Sleek with stylish production and a timely concept, this thriller never quite reaches its potential and would have been much better as an episode of an old Twilight Zone or Black Mirror.
In Latency, Hana (Sasha Luss), is two things: a professional gamer who is so good that companies send her products to test for them and an agoraphobic who is deathly afraid to leave her messy, dimly lit apartment (on which, we are reminded, she owes back rent).
She has one friend (Jen, Aleix Ren) who drops in occasionally with take out food, but mainly Hana is at her computer alone, day and night, zig-zagging her way through digital worlds and games that are still pre-release.
One day, a game company rep calls and asks her to try out a yet to be released AI game. It’s a new one that is so sophisticated, it can be calibrated to her brain…uh oh. With her help, wearing a futuristic headset, the game learns Hana’s fears, memories and peculiarities.


Soon, the already freaked out by agoraphobia young lady loses track of what’s real life and what’s part of this most realistic of games. Is it helping her hone her skills so that she can win a big online tournament coming up—or, like in other man vs. machine movies, is it taking over the store, as it were?
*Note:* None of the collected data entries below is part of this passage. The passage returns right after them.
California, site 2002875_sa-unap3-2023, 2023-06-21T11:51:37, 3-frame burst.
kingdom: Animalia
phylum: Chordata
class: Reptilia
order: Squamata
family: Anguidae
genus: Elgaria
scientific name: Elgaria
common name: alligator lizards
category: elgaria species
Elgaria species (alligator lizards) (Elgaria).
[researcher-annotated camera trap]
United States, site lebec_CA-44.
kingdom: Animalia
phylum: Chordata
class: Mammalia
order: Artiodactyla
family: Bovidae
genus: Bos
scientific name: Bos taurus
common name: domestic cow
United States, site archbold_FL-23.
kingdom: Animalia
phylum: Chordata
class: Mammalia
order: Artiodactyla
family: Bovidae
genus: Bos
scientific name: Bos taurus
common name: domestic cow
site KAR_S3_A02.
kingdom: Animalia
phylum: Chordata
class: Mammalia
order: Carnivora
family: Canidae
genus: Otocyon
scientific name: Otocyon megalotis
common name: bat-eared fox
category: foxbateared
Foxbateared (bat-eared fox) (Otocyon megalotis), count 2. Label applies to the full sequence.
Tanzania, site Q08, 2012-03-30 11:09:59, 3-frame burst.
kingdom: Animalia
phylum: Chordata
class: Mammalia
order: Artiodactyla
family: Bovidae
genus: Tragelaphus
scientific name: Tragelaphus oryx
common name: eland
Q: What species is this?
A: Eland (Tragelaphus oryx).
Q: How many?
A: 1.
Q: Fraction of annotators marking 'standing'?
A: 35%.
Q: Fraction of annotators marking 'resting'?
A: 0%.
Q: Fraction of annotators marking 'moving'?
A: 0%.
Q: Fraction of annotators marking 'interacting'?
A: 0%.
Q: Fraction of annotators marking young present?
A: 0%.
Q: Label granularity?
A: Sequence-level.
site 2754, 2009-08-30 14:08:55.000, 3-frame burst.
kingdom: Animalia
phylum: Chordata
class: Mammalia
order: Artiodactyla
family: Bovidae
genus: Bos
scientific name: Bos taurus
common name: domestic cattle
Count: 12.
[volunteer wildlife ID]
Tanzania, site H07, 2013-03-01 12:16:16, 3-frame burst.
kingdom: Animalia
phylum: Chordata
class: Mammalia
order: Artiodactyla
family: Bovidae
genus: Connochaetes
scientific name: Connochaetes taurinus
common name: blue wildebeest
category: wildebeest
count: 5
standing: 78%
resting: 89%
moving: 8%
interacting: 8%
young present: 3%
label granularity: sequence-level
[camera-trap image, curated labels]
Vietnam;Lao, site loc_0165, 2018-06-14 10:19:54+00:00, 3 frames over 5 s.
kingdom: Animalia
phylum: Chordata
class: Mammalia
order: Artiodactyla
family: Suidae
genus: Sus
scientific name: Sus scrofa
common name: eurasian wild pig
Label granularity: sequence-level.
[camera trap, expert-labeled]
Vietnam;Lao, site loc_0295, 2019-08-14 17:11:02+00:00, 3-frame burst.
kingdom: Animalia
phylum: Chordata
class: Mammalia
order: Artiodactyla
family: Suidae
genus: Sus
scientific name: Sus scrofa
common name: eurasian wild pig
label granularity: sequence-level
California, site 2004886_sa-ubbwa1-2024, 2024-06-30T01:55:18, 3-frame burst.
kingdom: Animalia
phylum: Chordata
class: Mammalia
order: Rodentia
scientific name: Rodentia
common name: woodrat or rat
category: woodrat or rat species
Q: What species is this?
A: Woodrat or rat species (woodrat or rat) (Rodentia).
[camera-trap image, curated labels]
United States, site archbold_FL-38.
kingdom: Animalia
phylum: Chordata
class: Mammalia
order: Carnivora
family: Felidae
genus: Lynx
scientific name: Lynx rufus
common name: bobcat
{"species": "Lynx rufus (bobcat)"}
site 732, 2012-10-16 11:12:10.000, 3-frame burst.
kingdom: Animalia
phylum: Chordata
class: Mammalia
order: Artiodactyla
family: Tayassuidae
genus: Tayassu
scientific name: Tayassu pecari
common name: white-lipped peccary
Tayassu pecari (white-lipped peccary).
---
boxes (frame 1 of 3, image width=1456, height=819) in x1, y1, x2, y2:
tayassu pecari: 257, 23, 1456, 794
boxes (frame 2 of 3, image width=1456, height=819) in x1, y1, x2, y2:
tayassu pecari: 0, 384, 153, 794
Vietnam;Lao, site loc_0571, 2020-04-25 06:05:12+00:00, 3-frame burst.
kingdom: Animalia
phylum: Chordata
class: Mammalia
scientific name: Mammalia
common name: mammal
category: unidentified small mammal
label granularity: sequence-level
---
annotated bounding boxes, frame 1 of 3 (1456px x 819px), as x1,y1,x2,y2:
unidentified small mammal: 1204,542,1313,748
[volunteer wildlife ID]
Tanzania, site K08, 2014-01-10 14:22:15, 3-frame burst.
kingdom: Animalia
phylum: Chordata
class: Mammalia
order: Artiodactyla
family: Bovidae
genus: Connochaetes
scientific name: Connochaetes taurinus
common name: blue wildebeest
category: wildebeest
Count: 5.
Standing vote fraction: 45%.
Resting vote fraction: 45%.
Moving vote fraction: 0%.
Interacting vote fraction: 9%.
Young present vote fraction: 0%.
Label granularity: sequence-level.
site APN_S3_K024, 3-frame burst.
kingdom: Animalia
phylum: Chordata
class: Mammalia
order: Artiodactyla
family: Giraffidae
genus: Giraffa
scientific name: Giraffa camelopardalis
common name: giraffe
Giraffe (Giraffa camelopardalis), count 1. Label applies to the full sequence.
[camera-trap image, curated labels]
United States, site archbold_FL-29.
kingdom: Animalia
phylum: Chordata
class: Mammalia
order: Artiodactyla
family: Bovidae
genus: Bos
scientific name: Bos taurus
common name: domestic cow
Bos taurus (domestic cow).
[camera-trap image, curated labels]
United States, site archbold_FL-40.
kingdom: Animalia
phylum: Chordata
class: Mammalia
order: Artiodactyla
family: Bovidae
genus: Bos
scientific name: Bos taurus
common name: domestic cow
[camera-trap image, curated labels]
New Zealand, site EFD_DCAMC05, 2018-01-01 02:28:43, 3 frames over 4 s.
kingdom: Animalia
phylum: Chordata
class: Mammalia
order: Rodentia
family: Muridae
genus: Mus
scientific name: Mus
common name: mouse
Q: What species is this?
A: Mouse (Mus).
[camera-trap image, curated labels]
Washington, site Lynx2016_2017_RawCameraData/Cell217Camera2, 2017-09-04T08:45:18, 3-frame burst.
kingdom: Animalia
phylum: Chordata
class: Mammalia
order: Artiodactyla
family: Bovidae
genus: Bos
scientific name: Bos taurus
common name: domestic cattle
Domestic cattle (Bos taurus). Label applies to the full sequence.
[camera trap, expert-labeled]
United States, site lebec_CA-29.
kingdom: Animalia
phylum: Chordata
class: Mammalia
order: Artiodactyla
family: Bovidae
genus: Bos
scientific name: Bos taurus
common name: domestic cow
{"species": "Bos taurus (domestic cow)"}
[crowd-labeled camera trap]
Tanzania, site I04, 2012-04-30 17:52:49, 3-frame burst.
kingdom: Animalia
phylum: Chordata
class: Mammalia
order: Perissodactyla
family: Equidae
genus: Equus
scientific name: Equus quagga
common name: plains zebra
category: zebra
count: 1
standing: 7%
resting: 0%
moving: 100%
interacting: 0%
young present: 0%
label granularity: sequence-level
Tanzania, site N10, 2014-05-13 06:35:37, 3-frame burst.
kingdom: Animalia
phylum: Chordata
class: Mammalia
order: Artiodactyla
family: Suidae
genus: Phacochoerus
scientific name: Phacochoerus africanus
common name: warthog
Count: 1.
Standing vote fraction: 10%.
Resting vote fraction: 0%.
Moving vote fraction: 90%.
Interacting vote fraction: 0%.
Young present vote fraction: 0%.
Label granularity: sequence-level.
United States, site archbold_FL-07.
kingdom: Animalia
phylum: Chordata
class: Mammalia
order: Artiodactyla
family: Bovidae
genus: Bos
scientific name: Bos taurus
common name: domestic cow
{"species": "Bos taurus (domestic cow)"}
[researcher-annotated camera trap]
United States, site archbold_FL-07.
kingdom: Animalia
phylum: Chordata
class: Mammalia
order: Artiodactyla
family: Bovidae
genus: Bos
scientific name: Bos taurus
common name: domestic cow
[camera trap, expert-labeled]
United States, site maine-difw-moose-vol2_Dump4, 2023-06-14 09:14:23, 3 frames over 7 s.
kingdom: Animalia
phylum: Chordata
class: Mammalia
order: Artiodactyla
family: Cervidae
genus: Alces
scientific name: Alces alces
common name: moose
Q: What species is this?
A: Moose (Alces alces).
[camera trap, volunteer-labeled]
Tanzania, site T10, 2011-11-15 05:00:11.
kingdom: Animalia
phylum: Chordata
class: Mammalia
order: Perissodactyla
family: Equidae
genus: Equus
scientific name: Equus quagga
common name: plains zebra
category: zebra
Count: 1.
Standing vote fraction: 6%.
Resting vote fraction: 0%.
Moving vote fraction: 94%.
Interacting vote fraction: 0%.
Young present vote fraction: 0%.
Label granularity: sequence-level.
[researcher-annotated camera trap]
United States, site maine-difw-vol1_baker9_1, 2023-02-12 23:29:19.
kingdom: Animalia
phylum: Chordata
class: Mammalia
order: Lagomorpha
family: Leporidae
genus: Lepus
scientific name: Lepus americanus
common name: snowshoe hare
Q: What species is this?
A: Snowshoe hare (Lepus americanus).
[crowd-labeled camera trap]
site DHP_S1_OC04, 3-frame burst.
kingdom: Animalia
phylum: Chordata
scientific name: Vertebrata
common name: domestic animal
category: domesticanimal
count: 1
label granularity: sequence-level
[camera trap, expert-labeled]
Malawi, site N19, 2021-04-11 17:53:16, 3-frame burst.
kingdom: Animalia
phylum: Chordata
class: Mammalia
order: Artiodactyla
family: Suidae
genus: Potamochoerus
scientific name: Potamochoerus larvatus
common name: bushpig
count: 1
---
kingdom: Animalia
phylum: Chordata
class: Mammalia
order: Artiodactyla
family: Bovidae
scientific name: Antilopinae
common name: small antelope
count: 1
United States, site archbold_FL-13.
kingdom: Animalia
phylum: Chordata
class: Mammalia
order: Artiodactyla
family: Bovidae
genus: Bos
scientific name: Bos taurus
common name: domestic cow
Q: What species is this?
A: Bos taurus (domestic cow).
It’s a fine story idea, but it takes way too long to get to the good bits – way too much time showing us the tortured way that Hana has to force herself to open the door for a package delivery, her friend, or a little girl from down the hall, who calls from outside?
When Latency finally gets up some momentum in the second half, the film has watered down some scares and falls short of being a great sci-fi thriller.
I was totally down for the movie in the beginning; the lighting and art production are quite classy for a B-movie, and Luss believably stares at a computer screen, or crawls toward the door. But it feels like an unrealized opportunity and needed more adrenaline jolts to sustain its run time (90 minutes).
But as a half hour episode of an anthology? Wow, it might’ve been very cool.
Latency is available On- Demand for streaming starting July 9th.